Abstract
Objectives: Systemic chemotherapy is a standard treatment option for patients with transitional cell carcinoma with advanced disease or who have disease progression after initial local treatment. In advanced transitional cell carcinoma different chemotherapy protocols can be used. The combination of methotrexate, vinblastine, doxorubicine and cisplatin (MVAC) is one of the most widely used regimen with reported response rates of 35% to 70%. However this treatment is associated with significant toxicity. New chemotherapy protocols are begun to be used to increase the efficacy of chemotherapy and decrease toxicity. After it has been proved by pre-clinical studies that gemcitabine has synergistic effect with cisplatin, gemcitabine has been started to be used in many cancer types’ therapy, including bladder cancer. In this study we gave Gemcitabine+Cisplatin (GC) chemotheraphy protocol to 13 advanced transitional cell carcinoma patients and we evaluated the bone marrow toxicity due to chemotheraphy.

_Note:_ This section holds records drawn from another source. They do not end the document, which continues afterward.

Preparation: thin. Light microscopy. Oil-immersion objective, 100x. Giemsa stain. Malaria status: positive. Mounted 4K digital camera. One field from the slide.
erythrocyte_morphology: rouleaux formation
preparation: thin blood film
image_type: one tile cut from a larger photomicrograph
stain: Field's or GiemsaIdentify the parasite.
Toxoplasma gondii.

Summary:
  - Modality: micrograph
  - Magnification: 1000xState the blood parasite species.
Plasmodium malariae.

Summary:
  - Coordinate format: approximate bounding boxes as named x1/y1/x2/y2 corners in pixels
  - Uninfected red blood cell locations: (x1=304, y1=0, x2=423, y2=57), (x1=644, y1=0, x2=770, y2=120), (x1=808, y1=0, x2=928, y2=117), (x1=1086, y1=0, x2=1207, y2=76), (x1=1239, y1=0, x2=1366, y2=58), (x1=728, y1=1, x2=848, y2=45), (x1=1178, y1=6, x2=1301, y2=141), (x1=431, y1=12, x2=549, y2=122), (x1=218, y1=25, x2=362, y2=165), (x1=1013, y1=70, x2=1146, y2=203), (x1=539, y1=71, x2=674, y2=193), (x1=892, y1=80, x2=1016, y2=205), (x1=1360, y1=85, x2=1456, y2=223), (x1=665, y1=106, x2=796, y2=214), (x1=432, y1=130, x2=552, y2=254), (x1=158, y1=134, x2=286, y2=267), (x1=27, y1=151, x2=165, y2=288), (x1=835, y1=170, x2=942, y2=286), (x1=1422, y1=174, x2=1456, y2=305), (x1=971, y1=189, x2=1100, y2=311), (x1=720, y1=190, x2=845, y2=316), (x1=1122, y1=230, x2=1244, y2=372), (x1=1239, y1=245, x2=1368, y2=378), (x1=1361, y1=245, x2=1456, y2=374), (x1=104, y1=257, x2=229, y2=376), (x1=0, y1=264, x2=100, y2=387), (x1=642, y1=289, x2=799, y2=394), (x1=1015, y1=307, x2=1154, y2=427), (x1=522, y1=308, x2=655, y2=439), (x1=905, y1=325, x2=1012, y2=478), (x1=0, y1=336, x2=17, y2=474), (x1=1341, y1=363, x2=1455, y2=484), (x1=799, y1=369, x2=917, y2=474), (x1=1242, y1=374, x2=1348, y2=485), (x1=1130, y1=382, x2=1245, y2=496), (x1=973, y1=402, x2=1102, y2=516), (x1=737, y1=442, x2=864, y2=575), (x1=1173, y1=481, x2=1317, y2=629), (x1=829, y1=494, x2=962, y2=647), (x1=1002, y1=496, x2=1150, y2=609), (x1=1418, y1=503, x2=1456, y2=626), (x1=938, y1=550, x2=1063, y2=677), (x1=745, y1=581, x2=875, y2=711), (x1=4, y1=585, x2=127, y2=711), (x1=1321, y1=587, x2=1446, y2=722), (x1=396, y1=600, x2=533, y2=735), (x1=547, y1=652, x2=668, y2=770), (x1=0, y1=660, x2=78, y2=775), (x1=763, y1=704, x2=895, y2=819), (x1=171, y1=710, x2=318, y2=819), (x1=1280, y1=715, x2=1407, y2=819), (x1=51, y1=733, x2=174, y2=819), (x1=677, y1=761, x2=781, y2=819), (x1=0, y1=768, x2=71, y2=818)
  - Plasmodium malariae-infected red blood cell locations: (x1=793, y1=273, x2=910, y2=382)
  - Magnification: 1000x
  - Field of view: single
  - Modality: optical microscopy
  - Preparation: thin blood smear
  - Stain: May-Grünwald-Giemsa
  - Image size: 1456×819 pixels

Material and Methods: Between May 2001 and May 2002 in our clinic we used GC chemotherapy protocol in 13 male patients who had advanced transitional cell carcinoma. Mean age value was 67 (range between 52 and 79). Of these 13 patients 2 had liver metastasis, 2 had pulmonary metastasis, 1 had bone metastasis and 3 had local invasion. We gave neoadjuvant chemotherapy to 3 patients adjuvant chemotheraphy to 2 patients. According to TNM classification 5 patients were stage T4N3M1, 7 patients were T3bN0M0 and 1 patient was T3bN1M0. We gave 4 cyles chemotheraphy -one cure is 28 days- to all of the patients. On the 1st,8th and 15th days we gave gemcitabine 1000 mg/m² and on the 2nd day we gave cisplatin 70 mg/m².
We analyzed the hemograms, liver function tests and renal function tests of every patient before and after the treatment. Granulocyte stimulation factors, granulocyte –macrophage stimulation factors, RBC transfusion and platelet transfusion were given to patients with anemia, leucopenia and thrombocytopenia. All the adverse effects during chemotherapy were noted and body temperatures of the patients were followed up. The toxicities were evaluated according to WHO toxicity criters.
Results: In 3 patients (23%) bone marrow toxicity was observed. Gastrointestinal adverse effects were seen in 4 patients (30%) during chemotheraphy. In patients with bone marrow toxicity, 1 patient had grade 4, 2 patients hade grade 3 thrombocytopenia and 1 patient had grade 3 anemia. One patient died because of cardio-pulmonary arrest.
Conclusion: GC chemotherapy protocol is a very tolerable and effective treatment for transitional cell carcinoma; with less bone marrow toxicity.